[10] Pronounced Káy-ress.

[11] Commander in the field: equivalent to our colonel.

[12] Equivalent to lieutenant-colonel.

[13] Huge "table" of rock.


IV.

THE STORMING OF THE SKY-CITY.

At daybreak, on the morning of January 22, Zaldivar gave the signal for the attack; and the main body of the Spaniards began firing their few arquebuses, and making a desperate assault at the north end of the great rock, there absolutely impregnable. The Indians, crowded along the cliffs above, poured down a rain of missiles; and many of the Spaniards were wounded. Meanwhile twelve picked men, who had hidden during the night under the overhanging cliff which protected them alike from the fire and the observation of the Indians, were crawling stealthily around under the precipice, dragging the pedrero by ropes. Most of these twelve were arquebusiers; and besides the weight of the ridiculous little cannon, they had their ponderous flintlocks and their clumsy armor,—poor helps for scaling heights which the unencumbered athlete finds difficult.

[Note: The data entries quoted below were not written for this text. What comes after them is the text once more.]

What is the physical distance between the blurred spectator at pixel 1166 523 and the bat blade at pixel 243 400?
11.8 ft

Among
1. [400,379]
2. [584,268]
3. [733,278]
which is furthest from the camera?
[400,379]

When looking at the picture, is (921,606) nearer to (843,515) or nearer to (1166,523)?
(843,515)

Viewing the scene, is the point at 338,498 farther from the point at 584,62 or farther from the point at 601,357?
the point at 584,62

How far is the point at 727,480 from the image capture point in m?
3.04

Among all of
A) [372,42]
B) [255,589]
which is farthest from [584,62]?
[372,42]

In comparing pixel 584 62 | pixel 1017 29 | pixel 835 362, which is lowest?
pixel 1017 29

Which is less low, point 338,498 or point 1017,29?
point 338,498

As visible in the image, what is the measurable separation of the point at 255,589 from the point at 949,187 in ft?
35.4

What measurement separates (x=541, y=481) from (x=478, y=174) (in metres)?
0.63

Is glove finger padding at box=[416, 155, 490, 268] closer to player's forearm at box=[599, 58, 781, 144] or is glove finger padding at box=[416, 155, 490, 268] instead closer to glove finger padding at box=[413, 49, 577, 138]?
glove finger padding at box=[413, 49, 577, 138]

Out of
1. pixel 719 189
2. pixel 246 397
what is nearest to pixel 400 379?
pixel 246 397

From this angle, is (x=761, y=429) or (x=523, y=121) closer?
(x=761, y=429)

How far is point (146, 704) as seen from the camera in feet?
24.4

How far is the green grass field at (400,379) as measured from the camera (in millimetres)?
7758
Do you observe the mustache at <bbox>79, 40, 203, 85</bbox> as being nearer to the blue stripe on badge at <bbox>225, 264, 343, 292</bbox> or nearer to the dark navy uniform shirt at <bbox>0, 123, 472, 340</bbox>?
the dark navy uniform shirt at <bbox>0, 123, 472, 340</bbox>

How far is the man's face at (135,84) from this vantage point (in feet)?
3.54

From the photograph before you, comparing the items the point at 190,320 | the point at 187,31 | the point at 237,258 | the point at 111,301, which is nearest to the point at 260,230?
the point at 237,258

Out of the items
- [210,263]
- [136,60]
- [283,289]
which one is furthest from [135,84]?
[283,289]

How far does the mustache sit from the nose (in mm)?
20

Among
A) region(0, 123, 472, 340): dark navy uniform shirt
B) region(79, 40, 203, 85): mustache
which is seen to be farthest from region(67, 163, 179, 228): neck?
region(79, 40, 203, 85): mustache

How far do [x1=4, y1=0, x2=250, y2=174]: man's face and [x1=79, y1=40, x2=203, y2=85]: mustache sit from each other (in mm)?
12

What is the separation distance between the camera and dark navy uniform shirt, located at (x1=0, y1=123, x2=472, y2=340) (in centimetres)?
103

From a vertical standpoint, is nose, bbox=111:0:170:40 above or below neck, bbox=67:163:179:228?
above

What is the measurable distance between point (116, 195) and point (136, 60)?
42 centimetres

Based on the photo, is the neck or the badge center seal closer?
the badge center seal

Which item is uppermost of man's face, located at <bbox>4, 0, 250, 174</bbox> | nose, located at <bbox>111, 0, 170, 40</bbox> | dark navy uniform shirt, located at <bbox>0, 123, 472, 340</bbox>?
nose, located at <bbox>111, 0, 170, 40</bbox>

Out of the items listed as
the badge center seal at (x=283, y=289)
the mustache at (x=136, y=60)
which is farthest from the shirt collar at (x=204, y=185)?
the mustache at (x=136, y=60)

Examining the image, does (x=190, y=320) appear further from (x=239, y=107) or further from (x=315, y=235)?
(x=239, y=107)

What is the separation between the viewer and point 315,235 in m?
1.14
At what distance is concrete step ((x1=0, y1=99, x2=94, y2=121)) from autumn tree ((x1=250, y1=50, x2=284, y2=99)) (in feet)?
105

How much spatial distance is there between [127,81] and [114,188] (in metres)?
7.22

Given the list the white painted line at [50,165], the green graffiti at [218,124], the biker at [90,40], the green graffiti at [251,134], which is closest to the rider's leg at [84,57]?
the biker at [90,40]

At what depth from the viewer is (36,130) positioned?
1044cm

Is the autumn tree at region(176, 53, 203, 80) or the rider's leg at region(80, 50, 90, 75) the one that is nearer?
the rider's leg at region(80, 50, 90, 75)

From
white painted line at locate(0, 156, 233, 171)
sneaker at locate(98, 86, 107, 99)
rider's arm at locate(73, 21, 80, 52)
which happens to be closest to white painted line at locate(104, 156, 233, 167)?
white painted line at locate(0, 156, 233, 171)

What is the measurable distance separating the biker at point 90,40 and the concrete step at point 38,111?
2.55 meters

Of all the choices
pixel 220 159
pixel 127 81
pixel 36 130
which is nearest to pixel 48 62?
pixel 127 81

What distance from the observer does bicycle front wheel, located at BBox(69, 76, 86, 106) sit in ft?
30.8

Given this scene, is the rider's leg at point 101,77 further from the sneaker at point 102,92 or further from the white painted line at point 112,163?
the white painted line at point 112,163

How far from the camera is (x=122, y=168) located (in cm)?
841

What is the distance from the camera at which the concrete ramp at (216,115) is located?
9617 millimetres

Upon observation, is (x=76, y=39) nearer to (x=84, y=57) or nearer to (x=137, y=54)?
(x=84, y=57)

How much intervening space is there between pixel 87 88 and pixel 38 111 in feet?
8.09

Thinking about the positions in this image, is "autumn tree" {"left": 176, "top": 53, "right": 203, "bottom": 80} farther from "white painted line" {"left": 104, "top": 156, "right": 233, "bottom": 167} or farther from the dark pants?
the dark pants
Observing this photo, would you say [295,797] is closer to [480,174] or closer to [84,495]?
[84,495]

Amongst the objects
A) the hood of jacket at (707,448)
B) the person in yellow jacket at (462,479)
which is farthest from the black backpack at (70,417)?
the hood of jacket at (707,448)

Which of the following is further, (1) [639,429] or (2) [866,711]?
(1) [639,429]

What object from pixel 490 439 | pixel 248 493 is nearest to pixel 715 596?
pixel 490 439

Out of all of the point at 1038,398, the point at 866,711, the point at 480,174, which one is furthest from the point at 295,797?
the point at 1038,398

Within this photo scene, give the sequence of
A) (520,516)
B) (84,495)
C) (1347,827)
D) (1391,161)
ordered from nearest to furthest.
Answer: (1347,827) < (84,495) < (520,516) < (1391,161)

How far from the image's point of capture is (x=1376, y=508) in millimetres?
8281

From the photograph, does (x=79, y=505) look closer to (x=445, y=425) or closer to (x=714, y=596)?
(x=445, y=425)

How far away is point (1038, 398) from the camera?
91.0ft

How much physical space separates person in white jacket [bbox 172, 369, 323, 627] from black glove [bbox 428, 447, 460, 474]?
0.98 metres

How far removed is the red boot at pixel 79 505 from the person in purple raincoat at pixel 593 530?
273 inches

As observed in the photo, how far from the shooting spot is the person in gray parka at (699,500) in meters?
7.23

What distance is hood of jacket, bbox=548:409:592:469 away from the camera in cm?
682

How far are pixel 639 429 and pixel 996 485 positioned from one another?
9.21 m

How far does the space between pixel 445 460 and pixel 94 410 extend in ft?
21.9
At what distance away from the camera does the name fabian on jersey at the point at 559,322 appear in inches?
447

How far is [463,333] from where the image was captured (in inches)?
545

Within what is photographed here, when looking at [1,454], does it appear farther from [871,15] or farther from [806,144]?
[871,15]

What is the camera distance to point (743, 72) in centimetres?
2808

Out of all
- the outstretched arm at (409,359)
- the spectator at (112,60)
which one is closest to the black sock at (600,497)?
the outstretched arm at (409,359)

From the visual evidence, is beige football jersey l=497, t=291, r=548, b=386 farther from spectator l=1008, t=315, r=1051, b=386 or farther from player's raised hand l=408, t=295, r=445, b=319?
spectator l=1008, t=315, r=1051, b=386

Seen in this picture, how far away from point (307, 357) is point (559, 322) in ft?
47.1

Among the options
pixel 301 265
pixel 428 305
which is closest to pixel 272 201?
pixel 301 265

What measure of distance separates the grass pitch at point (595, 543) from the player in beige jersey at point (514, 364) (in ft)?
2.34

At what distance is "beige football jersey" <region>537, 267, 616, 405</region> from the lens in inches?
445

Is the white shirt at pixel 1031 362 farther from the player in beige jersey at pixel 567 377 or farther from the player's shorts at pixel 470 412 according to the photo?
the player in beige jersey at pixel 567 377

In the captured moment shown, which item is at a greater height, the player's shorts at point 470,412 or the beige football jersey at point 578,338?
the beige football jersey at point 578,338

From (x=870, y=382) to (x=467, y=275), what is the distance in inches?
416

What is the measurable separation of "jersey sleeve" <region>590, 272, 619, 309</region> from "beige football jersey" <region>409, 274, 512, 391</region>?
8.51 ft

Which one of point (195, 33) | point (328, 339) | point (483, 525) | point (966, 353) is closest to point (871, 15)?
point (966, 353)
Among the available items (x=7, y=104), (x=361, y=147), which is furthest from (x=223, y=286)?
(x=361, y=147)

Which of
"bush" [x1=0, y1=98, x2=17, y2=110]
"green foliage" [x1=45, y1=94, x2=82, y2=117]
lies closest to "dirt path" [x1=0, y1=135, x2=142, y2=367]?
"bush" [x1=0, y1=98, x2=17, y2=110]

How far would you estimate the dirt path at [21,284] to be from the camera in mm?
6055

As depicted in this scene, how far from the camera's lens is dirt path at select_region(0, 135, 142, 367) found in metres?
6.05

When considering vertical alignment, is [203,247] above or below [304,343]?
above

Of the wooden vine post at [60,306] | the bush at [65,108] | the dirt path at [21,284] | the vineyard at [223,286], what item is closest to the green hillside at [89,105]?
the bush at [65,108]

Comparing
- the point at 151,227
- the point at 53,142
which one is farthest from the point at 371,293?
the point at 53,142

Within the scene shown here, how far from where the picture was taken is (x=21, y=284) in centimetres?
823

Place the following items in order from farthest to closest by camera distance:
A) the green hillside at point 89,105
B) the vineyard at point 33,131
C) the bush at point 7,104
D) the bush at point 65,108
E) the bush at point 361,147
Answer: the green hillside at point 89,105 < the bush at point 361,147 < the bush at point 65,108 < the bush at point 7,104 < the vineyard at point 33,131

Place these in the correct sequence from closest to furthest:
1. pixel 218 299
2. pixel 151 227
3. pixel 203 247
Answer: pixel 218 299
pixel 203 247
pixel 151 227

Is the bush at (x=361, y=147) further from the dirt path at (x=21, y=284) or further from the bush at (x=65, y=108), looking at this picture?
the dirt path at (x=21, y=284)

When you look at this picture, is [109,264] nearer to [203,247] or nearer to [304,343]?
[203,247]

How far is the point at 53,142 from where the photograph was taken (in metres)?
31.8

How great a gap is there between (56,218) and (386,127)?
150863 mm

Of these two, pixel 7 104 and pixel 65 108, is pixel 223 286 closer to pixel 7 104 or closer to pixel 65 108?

Pursuing their toilsome way unobserved, pulling one another and then the pedrero up the ledges, they reached at last the top of a great outlying pinnacle of rock, separated from the main cliff of Acoma by a narrow but awful chasm. Late in the afternoon they had their howitzer trained upon the town; and the loud report, as its cobble-stone ball flew into Acoma, signalled the main body at the north end of the mesa that the first vantage-ground had been safely gained, and at the same time warned the savages of danger from a new quarter.

That night little squads of Spaniards climbed the great precipices which wall the trough-like valley on east and west, cut down small pines, and with infinite labor dragged the logs down the cliffs, across the valley, and up the butte on which the twelve were stationed. About a score of men were left to guard the horses at the north end of the mesa; and the rest of the force joined the twelve, hiding behind the crags of their rock-tower. Across the chasm the Indians were lying in crevices, or behind rocks, awaiting the attack.